Our intervention is a shared journal, that we facetiously titled ‘For when you miss your friends.’ Inspired in part by care packages, pen pal letters, and more physical forms of contact (in an ironically ‘technologically regressive’ way, one could argue), and in part by activities that could be completed by multiple people (puzzles, coloring books, etc.), we hoped to spark a small bit of joy by passing this journal through our social circles.
“This journal is meant to encourage social connectivity and meaningful interaction at a time when it’s harder to see each other. This journal is for when you miss your friends. So fill up a page and send it off to someone you miss.”
Strategies + Tactics
- Emotional Appeal: embrace the corniness and hopefully bring a smile! This is an emotional time for a lot of people, so we wanted to channel that into positive feelings. By creating more personal, customizable prompts, we hope to persuade our peers into responding to, reflecting on, and sharing these moments.
- Bandwagon→ community appeal: We asked every participant to include their name and then ‘forward’ to the next person that they wanted to participate in. Being ‘personally’ called out or acknowledged by a friend serves as a more direct call to action, as anonymity can often lead to passivity (ie, the shroud of a Zoom call with both microphone and camera turned off).
- We also wanted to evoke a similar response to those incited by chain mails and Instagram tagging, where momentum is created when content is passed along between users. There is encouragement within a community to ‘pass the baton’, which in this case takes place within an already supportive environment of peers.
Impact of the interventions
Originally, we were considering using USPS to mail back and forth something similar, but were limited by time/scale (and not all of us had stamps :’-( a true tragedy). However, a good number of our class is still in Pittsburgh, so for the sake of this prototype, we were able to transfer the journal between a group of our classmates and found some benefits to “physical” handoff—
- Handing it off requires ‘contact’ of some sort, aka a chance to see people’s faces
- The act of delivery also requires a break from digital interfaces
- However, this meant that Elena had to act as a middleman between each ‘transaction’, and so the journal did not truly transfer from person to person w/o intervention
Results of intervention: what did people fill in the journal with, and what did we observe/how did they react? + other insights? How much time did each person spend?

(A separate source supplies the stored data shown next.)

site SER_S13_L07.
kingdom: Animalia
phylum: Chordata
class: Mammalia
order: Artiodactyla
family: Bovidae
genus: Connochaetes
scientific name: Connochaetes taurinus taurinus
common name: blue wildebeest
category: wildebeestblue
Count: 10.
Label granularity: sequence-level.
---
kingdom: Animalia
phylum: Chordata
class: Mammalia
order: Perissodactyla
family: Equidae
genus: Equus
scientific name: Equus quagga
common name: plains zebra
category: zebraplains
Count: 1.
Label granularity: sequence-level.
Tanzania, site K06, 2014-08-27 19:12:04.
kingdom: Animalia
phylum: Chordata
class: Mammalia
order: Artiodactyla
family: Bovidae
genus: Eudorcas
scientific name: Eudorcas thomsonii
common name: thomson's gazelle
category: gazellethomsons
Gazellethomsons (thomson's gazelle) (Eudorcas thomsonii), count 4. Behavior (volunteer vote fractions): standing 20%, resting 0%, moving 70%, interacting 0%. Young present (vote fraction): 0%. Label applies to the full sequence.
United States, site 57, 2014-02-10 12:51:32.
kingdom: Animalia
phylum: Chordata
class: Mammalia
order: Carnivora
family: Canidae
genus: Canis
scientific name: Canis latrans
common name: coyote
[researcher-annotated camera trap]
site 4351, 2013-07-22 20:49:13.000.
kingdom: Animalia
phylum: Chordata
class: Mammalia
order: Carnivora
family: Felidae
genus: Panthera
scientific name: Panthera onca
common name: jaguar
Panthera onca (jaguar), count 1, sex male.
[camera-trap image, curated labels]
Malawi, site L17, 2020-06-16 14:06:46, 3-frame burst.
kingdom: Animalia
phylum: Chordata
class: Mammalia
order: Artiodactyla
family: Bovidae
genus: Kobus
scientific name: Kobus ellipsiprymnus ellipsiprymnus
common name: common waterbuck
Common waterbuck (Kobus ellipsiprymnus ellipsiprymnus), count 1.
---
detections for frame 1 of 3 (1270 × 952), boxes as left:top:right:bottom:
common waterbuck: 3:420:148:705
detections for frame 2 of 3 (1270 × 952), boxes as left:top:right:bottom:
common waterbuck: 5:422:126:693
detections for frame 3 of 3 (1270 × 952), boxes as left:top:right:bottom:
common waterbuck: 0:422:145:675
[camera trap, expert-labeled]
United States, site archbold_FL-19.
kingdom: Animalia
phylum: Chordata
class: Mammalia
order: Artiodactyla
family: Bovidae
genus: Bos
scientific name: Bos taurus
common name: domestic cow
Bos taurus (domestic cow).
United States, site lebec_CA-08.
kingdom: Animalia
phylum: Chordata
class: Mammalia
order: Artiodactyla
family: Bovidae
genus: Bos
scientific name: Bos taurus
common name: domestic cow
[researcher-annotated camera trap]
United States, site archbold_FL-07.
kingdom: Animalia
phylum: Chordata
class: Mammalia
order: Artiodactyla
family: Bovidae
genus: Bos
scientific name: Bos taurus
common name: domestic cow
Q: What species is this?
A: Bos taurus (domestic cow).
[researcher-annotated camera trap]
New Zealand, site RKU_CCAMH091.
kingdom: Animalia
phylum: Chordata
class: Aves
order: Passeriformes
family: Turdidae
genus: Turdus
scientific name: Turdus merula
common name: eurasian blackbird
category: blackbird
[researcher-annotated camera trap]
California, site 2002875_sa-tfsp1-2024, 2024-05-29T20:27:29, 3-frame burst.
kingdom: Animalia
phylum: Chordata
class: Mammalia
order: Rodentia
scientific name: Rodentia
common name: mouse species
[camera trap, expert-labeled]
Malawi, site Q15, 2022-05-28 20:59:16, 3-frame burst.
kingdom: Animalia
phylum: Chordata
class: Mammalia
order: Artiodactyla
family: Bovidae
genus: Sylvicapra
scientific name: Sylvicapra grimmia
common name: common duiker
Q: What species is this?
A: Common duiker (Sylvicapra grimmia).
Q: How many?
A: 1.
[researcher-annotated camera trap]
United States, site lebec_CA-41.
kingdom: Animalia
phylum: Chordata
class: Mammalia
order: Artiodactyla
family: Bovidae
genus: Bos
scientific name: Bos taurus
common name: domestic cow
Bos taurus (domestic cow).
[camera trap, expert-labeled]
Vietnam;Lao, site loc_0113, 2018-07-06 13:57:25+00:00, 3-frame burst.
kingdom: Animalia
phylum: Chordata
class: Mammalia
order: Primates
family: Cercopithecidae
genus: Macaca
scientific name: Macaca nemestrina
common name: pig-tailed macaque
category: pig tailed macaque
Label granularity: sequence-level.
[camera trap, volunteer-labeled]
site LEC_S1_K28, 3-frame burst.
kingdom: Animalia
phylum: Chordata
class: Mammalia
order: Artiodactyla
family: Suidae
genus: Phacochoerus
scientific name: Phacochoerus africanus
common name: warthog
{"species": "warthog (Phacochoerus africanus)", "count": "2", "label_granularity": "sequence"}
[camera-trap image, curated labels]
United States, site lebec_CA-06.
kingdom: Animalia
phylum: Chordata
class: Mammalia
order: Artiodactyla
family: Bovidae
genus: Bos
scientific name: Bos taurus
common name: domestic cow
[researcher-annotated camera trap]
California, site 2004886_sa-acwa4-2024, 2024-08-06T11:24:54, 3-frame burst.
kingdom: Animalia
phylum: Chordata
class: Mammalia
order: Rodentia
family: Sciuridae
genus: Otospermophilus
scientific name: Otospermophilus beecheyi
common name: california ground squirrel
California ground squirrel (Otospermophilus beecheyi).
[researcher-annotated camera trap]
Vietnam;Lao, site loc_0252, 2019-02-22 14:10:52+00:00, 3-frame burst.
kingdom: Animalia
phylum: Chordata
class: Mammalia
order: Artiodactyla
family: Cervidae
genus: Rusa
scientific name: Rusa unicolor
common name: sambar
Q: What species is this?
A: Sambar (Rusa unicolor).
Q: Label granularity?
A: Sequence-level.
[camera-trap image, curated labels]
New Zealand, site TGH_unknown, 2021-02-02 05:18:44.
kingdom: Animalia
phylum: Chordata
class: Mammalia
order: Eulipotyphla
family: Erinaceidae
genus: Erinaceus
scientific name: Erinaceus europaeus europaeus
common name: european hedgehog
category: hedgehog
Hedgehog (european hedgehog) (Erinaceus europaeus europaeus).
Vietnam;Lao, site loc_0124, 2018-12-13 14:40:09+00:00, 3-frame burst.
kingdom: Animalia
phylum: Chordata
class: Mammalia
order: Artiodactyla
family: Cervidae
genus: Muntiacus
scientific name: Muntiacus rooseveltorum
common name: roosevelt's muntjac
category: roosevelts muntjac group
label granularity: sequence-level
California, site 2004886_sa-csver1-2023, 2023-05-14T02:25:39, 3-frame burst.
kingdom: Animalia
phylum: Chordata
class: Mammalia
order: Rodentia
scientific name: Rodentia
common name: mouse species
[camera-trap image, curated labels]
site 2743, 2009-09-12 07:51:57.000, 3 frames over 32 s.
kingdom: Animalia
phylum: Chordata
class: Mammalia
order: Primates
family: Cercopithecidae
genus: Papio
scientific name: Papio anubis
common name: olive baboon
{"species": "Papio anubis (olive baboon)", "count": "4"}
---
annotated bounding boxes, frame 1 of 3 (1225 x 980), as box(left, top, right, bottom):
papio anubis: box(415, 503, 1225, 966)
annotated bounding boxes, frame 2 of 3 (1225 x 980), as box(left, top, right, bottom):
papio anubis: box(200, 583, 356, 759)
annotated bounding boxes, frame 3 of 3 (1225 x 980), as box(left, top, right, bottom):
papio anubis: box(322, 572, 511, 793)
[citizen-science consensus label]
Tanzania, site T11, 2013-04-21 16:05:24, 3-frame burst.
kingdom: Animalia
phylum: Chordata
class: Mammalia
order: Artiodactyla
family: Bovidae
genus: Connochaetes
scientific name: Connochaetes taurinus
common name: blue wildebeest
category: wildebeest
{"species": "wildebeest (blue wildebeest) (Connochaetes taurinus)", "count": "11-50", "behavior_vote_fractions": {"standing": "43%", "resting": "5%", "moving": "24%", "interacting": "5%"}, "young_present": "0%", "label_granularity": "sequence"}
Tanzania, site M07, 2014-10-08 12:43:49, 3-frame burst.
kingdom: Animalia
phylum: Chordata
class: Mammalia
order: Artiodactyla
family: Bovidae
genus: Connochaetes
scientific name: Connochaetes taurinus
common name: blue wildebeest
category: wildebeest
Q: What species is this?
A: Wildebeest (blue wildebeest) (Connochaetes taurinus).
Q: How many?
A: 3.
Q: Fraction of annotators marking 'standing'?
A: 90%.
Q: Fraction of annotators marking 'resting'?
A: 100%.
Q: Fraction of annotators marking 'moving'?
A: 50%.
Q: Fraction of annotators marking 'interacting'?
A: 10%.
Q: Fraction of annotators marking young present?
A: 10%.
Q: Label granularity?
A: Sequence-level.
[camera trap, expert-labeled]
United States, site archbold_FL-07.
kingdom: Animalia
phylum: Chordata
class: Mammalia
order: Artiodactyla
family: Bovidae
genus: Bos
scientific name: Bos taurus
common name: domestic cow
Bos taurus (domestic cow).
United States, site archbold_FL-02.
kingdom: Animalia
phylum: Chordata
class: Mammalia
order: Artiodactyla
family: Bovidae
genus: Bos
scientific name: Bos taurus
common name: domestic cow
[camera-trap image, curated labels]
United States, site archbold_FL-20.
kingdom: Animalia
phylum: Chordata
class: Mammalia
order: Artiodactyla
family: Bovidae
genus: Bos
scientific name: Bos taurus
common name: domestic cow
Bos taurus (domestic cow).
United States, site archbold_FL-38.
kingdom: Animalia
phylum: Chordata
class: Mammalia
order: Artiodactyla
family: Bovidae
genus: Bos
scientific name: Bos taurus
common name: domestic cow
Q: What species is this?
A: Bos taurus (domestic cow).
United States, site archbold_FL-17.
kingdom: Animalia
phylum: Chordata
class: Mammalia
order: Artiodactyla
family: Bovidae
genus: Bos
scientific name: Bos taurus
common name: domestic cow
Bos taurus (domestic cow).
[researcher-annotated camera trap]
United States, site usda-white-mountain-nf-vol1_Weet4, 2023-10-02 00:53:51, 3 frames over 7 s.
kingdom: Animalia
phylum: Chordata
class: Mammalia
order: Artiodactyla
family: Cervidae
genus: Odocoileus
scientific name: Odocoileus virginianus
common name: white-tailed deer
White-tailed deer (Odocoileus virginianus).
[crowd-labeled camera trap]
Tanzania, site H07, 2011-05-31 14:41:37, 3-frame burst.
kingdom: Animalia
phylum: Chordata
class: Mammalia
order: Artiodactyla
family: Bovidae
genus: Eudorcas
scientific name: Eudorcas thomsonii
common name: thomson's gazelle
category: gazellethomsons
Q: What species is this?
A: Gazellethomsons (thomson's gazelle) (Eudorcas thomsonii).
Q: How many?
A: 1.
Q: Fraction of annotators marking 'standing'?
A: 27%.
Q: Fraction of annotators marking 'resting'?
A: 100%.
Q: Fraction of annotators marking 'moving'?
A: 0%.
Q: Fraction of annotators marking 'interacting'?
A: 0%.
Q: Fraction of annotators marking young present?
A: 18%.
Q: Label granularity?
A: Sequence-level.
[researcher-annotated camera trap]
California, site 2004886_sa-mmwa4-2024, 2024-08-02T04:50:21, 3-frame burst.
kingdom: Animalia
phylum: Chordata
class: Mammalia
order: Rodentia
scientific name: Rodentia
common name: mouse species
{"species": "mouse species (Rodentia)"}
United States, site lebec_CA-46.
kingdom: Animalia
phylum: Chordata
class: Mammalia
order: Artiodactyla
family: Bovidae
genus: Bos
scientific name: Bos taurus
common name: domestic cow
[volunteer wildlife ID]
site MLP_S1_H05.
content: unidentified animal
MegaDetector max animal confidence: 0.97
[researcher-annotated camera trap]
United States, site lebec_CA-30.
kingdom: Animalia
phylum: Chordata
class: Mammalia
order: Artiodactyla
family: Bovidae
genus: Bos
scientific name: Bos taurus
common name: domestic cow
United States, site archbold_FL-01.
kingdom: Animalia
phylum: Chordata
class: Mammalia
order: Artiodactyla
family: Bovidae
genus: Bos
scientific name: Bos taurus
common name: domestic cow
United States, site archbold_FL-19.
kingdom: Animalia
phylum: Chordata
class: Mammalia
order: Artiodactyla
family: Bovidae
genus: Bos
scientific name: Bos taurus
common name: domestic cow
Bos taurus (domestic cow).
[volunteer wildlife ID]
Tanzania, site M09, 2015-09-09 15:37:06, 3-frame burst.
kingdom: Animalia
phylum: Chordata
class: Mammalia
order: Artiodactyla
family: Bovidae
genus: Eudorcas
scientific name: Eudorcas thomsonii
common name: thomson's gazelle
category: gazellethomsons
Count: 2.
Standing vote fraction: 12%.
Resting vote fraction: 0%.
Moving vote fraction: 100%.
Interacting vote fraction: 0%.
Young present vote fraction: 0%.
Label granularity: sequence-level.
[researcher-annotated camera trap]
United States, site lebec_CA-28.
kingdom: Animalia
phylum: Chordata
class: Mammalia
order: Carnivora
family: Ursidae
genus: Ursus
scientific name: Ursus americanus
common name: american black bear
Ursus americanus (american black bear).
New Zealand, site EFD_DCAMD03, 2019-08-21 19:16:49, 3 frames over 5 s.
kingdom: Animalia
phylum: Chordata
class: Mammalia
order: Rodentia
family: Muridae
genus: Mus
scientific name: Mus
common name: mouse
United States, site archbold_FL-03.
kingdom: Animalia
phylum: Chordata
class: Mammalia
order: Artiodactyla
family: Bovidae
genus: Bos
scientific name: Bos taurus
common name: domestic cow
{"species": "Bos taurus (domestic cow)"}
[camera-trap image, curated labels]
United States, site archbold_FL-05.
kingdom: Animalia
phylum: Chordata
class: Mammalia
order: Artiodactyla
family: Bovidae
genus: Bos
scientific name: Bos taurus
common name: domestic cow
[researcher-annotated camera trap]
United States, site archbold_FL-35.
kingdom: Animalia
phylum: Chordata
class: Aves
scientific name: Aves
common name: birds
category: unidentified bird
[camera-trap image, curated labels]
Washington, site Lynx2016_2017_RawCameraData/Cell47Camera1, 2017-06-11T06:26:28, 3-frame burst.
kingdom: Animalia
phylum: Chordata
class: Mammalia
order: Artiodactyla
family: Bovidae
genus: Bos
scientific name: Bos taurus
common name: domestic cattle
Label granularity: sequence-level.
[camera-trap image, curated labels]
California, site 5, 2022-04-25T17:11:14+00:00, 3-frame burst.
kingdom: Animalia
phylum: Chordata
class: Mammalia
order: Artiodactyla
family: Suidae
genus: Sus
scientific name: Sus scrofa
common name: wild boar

- Something else we observed is how a few of the contributors referenced previous contributor’s pages and added to their own. It almost became an additive process as more people referenced what other contributors did and added onto their own pages.
- A lot of contributors filled the journal by just looking at what others had done, and most of the entries chose to do prompts 1 and 2.
- Elements of persuasion that were more effective and apparent through observation were
- The Bandwagon effect–apparent through the referencing of previous entries and looking through who else had contributed to the journal added to the desire to want to make a good series of pages.
- Emotional Appeal: We observed that upon receival of the journal, a lot of recipients were excited to see that the previous contributor thought about them. Because of the linearity of the transfer process, each contributor only selected one next contributor and so those who received the journal felt appreciated.
What we wish we could do in a more ideal situation:
- We would’ve liked to gain more concrete feedback from users on the process! This could help us establish some benchmarks to determine how persuasive our intervention actually was, and whether it achieved our goals or not.
- This brief iteration of our journal was successfully shared via interpersonal handoffs. In our next steps, we want to try the mail situation. If we had a longer time period and were more prepared in terms of material, even just within ourselves, it could be interesting (+fun) to mail some stuff like coloring books back and forth and see what we come up with.
- This journal was lo-fi by necessity. Without access to the resources we normally have at CMU, we had to use whatever we had on hand at home. It would’ve been interesting to explore layout and type to create a more consistent printed artifact.